Thanksgiving again. Third one with the Clarkes. Second one married. The first one I was a guest with careful manners. The second one I was family learning how to be family. This one I just showed up and started cooking and nobody had to tell me where anything was.
I made Gloria fried chicken and brought it alongside Debbie chicken and dumplings and twenty people ate at three tables pushed together in the Clarke living room. Marcus said grace and included my name again and this time I did not need Tyler hand to hold. I just let my name be in the grace and felt it land.
Gloria came this year. She did not come last year because the drive was too far for her hips.
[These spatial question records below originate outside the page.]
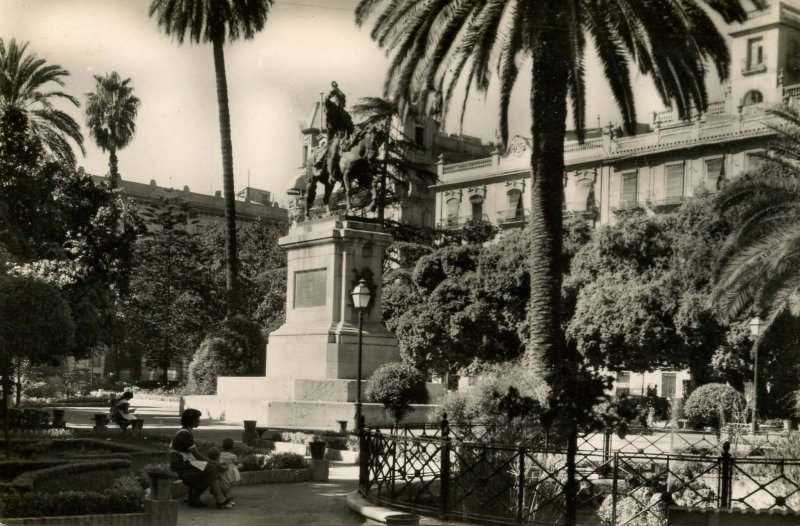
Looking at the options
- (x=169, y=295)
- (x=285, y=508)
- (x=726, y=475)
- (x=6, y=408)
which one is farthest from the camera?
(x=169, y=295)

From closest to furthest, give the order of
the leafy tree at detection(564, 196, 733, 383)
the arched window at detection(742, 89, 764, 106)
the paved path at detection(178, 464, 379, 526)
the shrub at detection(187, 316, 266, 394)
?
1. the paved path at detection(178, 464, 379, 526)
2. the leafy tree at detection(564, 196, 733, 383)
3. the shrub at detection(187, 316, 266, 394)
4. the arched window at detection(742, 89, 764, 106)

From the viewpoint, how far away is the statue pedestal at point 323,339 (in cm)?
2493

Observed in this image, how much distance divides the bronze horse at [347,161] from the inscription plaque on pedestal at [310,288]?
1.83m

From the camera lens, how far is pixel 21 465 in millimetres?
14148

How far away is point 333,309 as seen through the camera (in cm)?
2625

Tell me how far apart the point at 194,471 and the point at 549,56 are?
9673 mm

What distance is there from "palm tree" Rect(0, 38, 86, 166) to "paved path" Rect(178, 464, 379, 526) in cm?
1941

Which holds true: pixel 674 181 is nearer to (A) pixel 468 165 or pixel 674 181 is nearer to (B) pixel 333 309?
(A) pixel 468 165

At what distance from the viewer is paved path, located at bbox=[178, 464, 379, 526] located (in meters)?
11.8

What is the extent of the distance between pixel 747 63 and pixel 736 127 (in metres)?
4.54

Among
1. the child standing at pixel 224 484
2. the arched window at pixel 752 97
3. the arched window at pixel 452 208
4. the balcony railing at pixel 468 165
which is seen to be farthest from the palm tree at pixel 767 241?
the arched window at pixel 452 208

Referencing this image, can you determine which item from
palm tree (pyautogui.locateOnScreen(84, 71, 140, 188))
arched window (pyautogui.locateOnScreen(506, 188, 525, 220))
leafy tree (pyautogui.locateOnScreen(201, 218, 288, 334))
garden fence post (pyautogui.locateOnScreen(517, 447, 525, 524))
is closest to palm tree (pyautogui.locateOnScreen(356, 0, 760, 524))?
garden fence post (pyautogui.locateOnScreen(517, 447, 525, 524))

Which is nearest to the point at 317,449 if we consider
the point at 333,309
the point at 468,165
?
the point at 333,309

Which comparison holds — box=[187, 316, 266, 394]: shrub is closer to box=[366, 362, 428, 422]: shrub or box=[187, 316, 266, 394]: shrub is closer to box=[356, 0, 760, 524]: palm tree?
box=[366, 362, 428, 422]: shrub
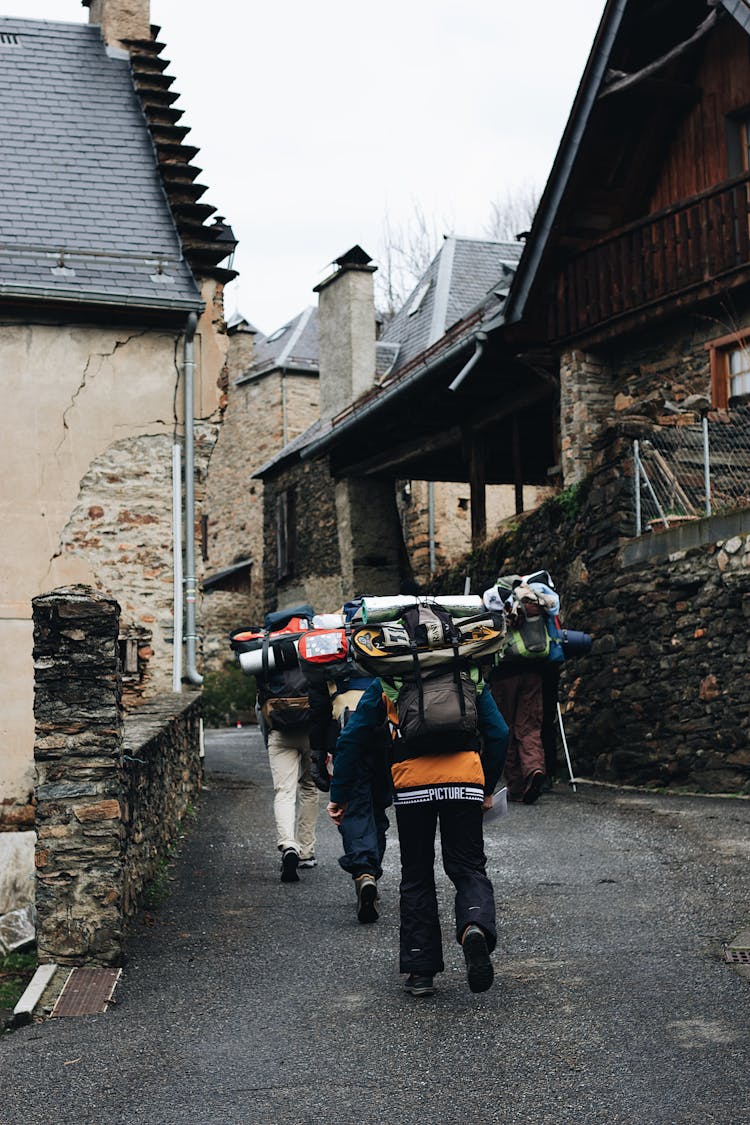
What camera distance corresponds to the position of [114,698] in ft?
23.4

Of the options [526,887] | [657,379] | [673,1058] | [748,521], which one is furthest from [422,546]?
[673,1058]

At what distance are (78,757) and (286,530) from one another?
22610 mm

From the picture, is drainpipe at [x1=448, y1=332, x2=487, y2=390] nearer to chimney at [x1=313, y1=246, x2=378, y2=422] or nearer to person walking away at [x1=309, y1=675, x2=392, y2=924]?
chimney at [x1=313, y1=246, x2=378, y2=422]

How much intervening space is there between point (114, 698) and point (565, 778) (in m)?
8.07

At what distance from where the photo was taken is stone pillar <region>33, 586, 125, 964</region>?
691 centimetres

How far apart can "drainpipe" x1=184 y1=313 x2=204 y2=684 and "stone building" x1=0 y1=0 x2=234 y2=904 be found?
2 centimetres

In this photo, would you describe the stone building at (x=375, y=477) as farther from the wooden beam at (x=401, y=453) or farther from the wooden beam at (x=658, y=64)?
the wooden beam at (x=658, y=64)

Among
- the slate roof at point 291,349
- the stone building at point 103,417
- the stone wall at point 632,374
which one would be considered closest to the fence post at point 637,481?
the stone wall at point 632,374

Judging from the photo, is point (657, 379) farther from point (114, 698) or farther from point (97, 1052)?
point (97, 1052)

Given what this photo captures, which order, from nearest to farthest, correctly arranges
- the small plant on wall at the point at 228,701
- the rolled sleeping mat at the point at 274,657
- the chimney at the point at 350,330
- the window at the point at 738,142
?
the rolled sleeping mat at the point at 274,657, the window at the point at 738,142, the chimney at the point at 350,330, the small plant on wall at the point at 228,701

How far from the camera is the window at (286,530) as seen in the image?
29.3 metres

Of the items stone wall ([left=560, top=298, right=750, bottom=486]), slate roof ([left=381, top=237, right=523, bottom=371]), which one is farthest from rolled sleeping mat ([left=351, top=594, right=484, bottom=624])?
slate roof ([left=381, top=237, right=523, bottom=371])

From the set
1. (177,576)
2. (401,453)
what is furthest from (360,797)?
(401,453)

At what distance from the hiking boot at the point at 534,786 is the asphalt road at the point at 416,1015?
7.10ft
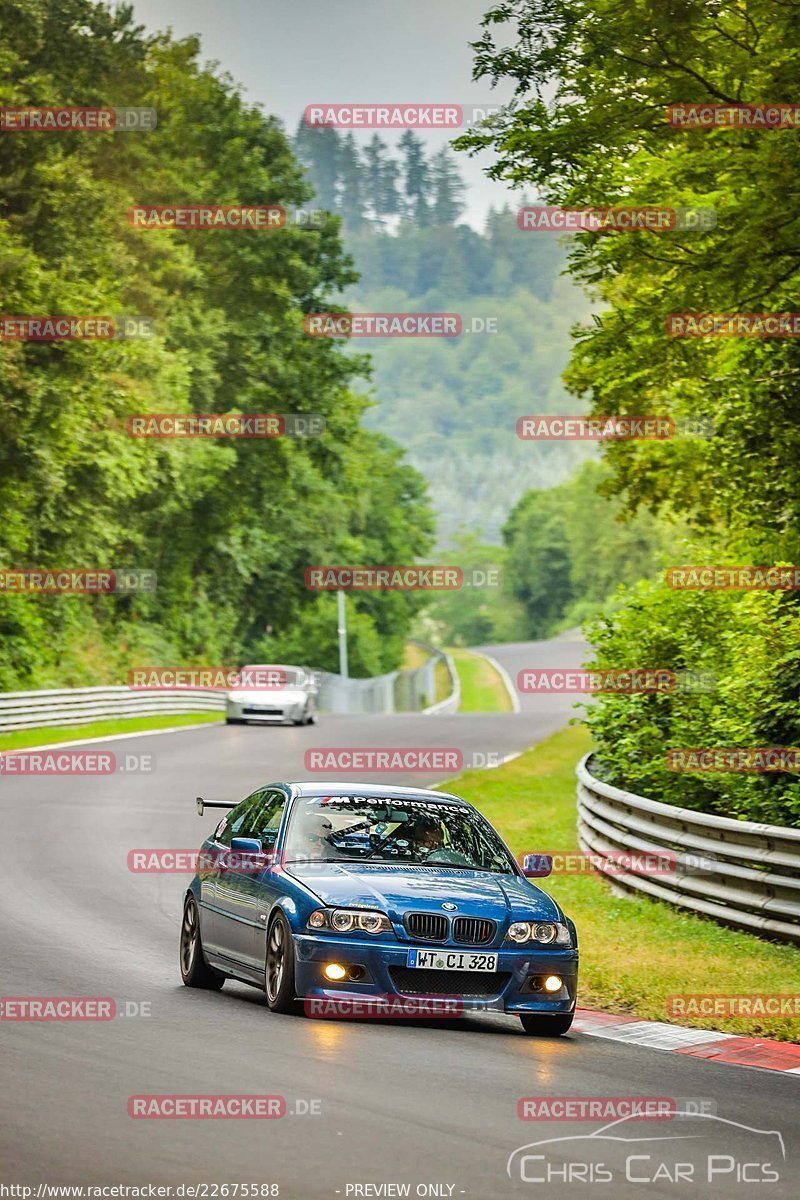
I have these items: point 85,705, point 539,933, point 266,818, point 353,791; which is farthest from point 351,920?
point 85,705

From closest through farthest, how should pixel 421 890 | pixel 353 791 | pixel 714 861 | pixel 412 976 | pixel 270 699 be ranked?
pixel 412 976 → pixel 421 890 → pixel 353 791 → pixel 714 861 → pixel 270 699

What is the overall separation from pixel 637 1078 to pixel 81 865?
36.2 ft

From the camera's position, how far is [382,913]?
10156 mm

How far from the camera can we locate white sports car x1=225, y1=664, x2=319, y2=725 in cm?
4516

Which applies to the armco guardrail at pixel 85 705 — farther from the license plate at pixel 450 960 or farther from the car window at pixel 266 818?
the license plate at pixel 450 960

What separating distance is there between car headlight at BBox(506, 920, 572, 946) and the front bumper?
6 cm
This year Marcus drove out to Prattville and picked her up himself and brought her, and Destiny came too, and at some point during dinner Marcus said to Destiny: you know you are basically family now, right. Destiny looked at him with enormous seriousness and said yes, she knew. Marcus laughed. Debbie teared up. I teared up. Tyler looked at me tearing up and said to the table: this is a standard Thursday in our house.
Tyler brother Daniel said I was officially a Clarke now, ring or not. He did not know that Marcus had said almost exactly the same thing last year. I told him that. He said great minds. He is not wrong.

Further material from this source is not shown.